- The Japanese Yen surged by almost 2% following the Bank of Japan’s meeting.
- U.S. economic growth remained weak in the second quarter. It rose just 1.2% annualized after a downwardly revised 0.8% in the first quarter.
- The Canadian economy shrank more than expected in May with GDP falling 0.6%, its biggest decline since March 2009 while wildfires in Alberta caused a sharp drop in oil extraction.
- Eurozone GDP data showed the economy slowed sharply in the previous quarter, growing just 0.3% which was in line with expectations.
Oil prices continued to weaken on Friday, falling to their lowest levels since April. They are on track for their biggest monthly decline since December 2015 as slowing economic growth and oversupply push prices lower.
The Dollar is lower by more than 0.5% today following Q2 economic growth coming in at less than half the consensus forecasts. This further confirms the view that the Federal Reserve will maintain interest rates at their current level against a backdrop of both lacklustre domestic and slowing global growth.

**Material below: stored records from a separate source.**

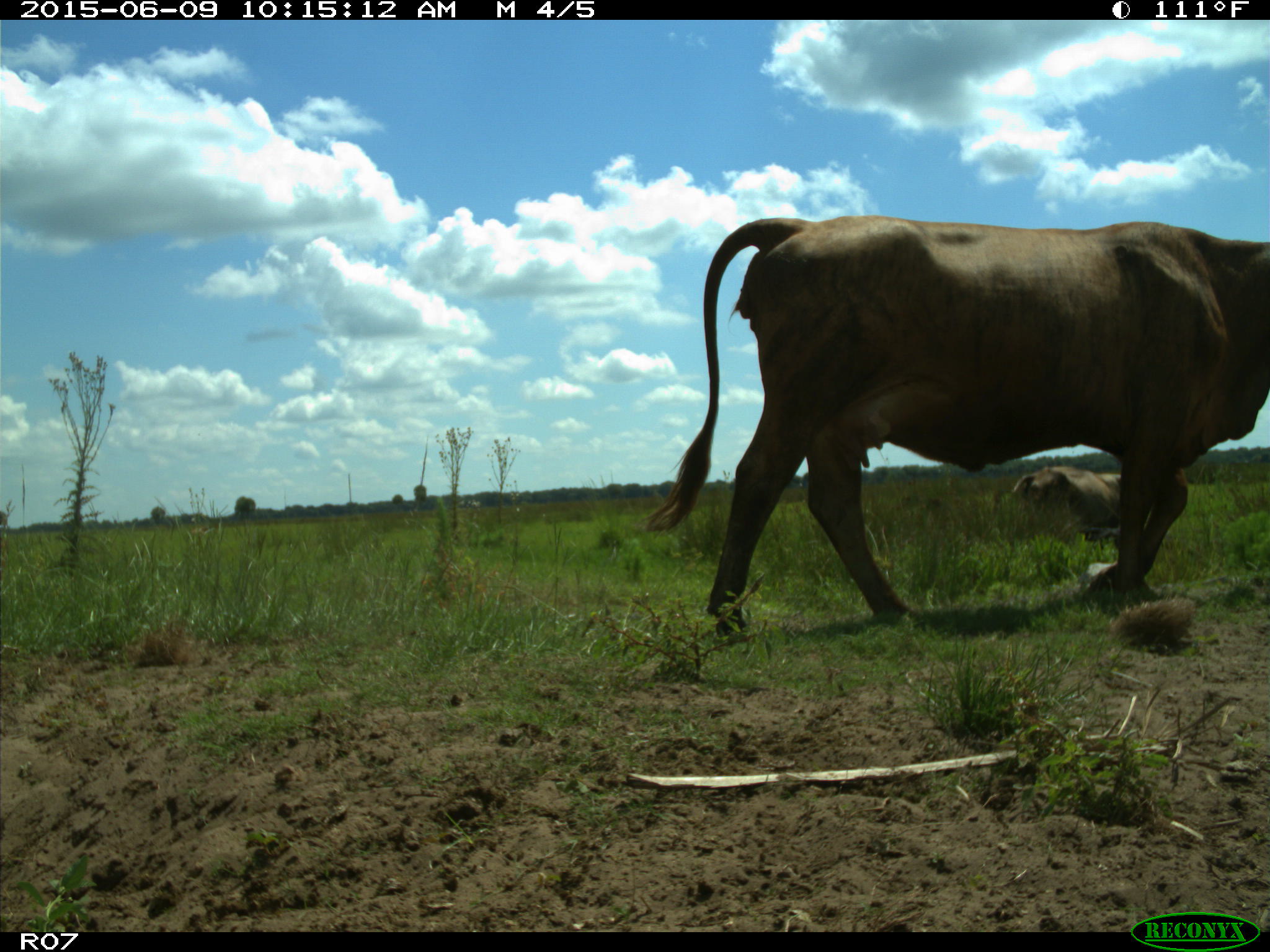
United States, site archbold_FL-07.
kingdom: Animalia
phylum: Chordata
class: Mammalia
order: Artiodactyla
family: Bovidae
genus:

The Pound is treading water today, taking the sharp drop in consumer confidence largely in its stride. Figures from the Bank of England on mortgage and consumer borrowing for June came in stronger than expected which may support the economy in the months ahead. UK consumer confidence however, suffered its sharpest drop since 1990 following the Brexit vote, dropping to -12 from -1 in June.
The Euro edged higher again today as the economic data confirmed a continued rise in growth and an unexpected rise in CPI. This will keep the ECB sitting on the sideline for now and we expect the Euro to remain subdued against the Dollar with both central banks on hold for the time being. Eurozone inflation picked in July, with prices rising 0.2% as the economic recovery gradually starts to feed through to increasing prices. Unemployment meanwhile, was unchanged at 10.1%
The Loonie is under pressure following a bigger than expected fall in GDP and weaker oil prices. Slower U.S. growth will weigh on the Canadian economy due to the two countries close economic links, putting further downwards pressure on the Canadian Dollar.
The Aussie bounced back from an initial drop following the Bank of Japan’s announcement and was marginally higher against the US Dollar and the Euro. Markets have lowered expectations for a rate cut next week from the RBA and AUD/USD looks to be contained between 0.73 and 0.78 for now.
The Japanese Yen is today’s best performing G10 currency, rising almost 2% against its major counterparts and has gained 4% from a 2-month low versus the Dollar just last week. The Bank of Japan doubled their purchases of exchange traded funds, disappointing investors who were expecting bolder action after the government announced it was stepping up fiscal stimulus to boost growth.